>> START TEXT SECTION

Anyway thought I'd report back by saying that I did get my Paint Pots and Fix from MAC Duty Free. The assistant was really nice. She also told me that Terminal 4 MAC will be closing at the end of April because T4 is having a refit so if anybody is planning on buying stuff duty free from T4 make sure its before the end of April.


----------



## NextToNothing (Feb 22, 2009)

*Re: MAC at Terminal 1 Heathrow Airport?*

I really like the terminal 1 MAC its a bit small but its nice  
I got my 182 there  

I really like the terminal 5 MAC its really good not that many brushes tho :/


----------



## anita22 (Feb 24, 2009)

*Re: MAC at Terminal 1 Heathrow Airport?*

Can anyone tell me what kind of price difference to expect buying MAC duty free in the UK, compared to buying at a store/counter? Just running low on a few items and wonderig if it's worth hanging out until I'm there in April.
TIA!


----------



## Cyanide.Candy (Mar 3, 2009)

Hey guys,

I may be in either Gatwick/Stansted/Luton next week and I'm just wondering if anyone knows if either of the above 3 mentioned airports have any MAC counters?

I'm dying to stock up!!


----------



## Hilly (Mar 3, 2009)

I went to London last year- but not sure if I flew out of Gatwick or Heathrow. In any case tho- the one I went to had MAC. They had a travel pallet!


----------



## Mabelle (Mar 3, 2009)

i know heathrow has one....  but not if any of the others do


----------



## MzzRach (Mar 3, 2009)

Heathrow definitely has a MAC - at least last time I was there!


----------



## speedygirl247 (Mar 3, 2009)

Stansted has one.


----------



## LMD84 (Mar 4, 2009)

gatwick had a mac counter in the duty free shop. it's where i bought my so scarlet lippie from cult of cherry when me and hubby were going too florida!


----------



## trollydolly (Mar 5, 2009)

>> END TEXT SECTION

## TASK A
Show every line of the entries that contains the word "dirt". Case counts.

>> START INFORMATION GIVEN

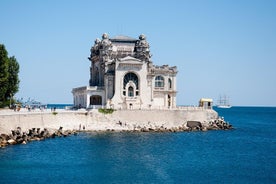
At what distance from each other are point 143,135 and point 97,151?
719 inches

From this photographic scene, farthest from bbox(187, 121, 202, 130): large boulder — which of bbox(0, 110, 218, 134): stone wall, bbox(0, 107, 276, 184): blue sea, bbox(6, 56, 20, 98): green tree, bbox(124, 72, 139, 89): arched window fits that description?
bbox(6, 56, 20, 98): green tree

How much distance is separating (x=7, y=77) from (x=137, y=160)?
30569mm

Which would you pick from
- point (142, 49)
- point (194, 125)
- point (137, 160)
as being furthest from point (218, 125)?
point (137, 160)

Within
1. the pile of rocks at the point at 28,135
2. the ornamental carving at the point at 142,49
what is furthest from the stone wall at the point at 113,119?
the ornamental carving at the point at 142,49

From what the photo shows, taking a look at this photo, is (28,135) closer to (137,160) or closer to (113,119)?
(113,119)

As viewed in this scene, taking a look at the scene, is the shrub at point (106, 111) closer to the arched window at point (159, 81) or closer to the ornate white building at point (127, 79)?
the ornate white building at point (127, 79)

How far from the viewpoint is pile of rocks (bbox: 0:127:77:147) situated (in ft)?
177

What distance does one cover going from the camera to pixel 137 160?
4666cm

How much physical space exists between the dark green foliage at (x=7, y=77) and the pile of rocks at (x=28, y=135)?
9951 mm

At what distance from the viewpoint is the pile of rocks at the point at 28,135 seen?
5394 centimetres

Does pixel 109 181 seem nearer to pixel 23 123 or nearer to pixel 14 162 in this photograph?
pixel 14 162

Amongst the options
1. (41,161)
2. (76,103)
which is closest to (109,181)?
(41,161)

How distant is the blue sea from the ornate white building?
49.2 ft

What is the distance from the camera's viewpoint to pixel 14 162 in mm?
42844
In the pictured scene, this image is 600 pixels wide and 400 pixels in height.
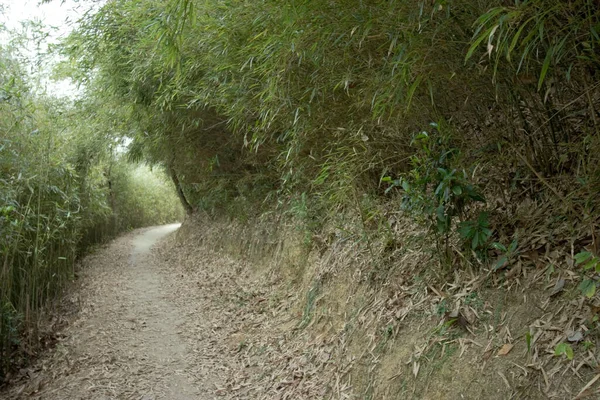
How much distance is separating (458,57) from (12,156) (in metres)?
4.37

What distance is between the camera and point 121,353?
14.2 ft

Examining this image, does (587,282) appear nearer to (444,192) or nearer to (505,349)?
(505,349)

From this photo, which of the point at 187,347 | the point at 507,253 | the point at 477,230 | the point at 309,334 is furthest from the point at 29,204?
the point at 507,253

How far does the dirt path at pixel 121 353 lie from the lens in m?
3.61

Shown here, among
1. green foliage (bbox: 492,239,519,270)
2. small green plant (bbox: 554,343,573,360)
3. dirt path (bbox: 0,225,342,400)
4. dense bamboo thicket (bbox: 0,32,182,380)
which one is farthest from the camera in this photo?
dense bamboo thicket (bbox: 0,32,182,380)

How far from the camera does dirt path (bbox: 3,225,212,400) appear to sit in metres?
3.61

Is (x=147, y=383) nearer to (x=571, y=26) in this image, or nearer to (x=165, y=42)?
(x=165, y=42)

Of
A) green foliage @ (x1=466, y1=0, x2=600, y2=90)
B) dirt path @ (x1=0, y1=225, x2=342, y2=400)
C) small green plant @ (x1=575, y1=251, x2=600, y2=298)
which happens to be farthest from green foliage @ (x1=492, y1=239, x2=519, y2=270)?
dirt path @ (x1=0, y1=225, x2=342, y2=400)

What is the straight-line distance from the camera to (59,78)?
669cm

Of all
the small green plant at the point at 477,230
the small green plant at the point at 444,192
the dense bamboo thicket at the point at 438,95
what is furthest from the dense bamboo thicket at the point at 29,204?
the small green plant at the point at 477,230

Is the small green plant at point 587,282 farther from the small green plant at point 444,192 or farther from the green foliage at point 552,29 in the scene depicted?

>> END INFORMATION GIVEN

## TASK B
Rewrite everything in the forum thread from "I went to London" down to "Mabelle (Mar 3, 2009)", replacing "travel pallet" with "gift set".

## WRITTEN RESPONSE A
How far does the dirt path at pixel 121 353 lie from the lens in m?
3. dirt path (bbox: 0,225,342,400)
How far from the camera does dirt path (bbox: 3,225,212,400) appear to sit in metres?
B) dirt path @ (x1=0, y1=225, x2=342, y2=400)
dirt path @ (x1=0, y1=225, x2=342, y2=400)

## WRITTEN RESPONSE B
I went to London last year- but not sure if I flew out of Gatwick or Heathrow. In any case tho- the one I went to had MAC. They had a gift set!


----------



## Mabelle (Mar 3, 2009)